(Scene question records)
***

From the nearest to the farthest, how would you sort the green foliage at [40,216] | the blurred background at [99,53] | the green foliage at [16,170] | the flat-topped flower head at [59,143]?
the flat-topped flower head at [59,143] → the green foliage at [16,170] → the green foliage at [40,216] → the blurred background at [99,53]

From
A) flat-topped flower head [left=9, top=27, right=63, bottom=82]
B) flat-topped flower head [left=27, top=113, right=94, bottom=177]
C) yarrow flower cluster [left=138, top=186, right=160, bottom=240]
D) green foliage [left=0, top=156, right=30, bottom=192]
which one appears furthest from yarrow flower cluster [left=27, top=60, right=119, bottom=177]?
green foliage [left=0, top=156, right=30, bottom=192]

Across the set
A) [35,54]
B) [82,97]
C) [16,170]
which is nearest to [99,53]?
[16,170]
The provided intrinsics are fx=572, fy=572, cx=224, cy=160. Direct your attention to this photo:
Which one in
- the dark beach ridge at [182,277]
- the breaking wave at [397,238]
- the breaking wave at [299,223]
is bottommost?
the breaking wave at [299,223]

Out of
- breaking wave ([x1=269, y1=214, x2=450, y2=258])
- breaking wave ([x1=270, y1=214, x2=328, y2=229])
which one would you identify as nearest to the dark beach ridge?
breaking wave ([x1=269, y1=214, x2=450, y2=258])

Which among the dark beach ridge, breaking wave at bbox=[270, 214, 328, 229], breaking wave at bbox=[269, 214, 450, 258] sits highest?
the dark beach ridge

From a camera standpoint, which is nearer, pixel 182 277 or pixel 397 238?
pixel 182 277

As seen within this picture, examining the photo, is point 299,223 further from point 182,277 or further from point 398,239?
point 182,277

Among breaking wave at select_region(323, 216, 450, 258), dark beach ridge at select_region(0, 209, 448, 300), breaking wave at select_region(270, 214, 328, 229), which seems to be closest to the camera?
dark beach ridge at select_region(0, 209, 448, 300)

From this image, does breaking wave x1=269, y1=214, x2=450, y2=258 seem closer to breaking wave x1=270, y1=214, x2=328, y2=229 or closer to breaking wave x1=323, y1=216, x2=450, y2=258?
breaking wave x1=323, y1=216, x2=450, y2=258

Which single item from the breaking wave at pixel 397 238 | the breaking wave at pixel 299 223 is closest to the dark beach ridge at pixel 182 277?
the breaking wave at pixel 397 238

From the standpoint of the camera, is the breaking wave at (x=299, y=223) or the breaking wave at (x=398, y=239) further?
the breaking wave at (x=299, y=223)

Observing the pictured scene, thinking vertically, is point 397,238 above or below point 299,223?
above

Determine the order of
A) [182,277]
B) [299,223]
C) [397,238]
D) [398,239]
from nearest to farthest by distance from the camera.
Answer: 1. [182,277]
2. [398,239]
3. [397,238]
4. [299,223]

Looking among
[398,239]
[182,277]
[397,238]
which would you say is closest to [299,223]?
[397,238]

***

TASK TO CARRY OUT:
Format everything from the line containing "From a camera" down to the last line of the rows above as a JSON list of strings. Use one string per line and leave out blank lines.

ANSWER BELOW:
[
  "From a camera standpoint, which is nearer, pixel 182 277 or pixel 397 238?",
  "pixel 182 277",
  "As seen within this picture, examining the photo, is point 299,223 further from point 182,277 or further from point 398,239?",
  "point 182,277",
  "Among breaking wave at select_region(323, 216, 450, 258), dark beach ridge at select_region(0, 209, 448, 300), breaking wave at select_region(270, 214, 328, 229), which seems to be closest to the camera?",
  "dark beach ridge at select_region(0, 209, 448, 300)",
  "From this image, does breaking wave x1=269, y1=214, x2=450, y2=258 seem closer to breaking wave x1=270, y1=214, x2=328, y2=229 or closer to breaking wave x1=323, y1=216, x2=450, y2=258?",
  "breaking wave x1=323, y1=216, x2=450, y2=258",
  "Which single item from the breaking wave at pixel 397 238 | the breaking wave at pixel 299 223 is closest to the dark beach ridge at pixel 182 277?",
  "the breaking wave at pixel 397 238",
  "From the standpoint of the camera, is the breaking wave at (x=299, y=223) or the breaking wave at (x=398, y=239) further?",
  "the breaking wave at (x=299, y=223)",
  "Observing the pictured scene, thinking vertically, is point 397,238 above or below point 299,223?",
  "above",
  "Determine the order of",
  "A) [182,277]",
  "B) [299,223]",
  "C) [397,238]",
  "D) [398,239]",
  "from nearest to farthest by distance from the camera.",
  "Answer: 1. [182,277]",
  "2. [398,239]",
  "3. [397,238]",
  "4. [299,223]",
  "Looking among",
  "[398,239]",
  "[182,277]",
  "[397,238]",
  "which would you say is closest to [299,223]?",
  "[397,238]"
]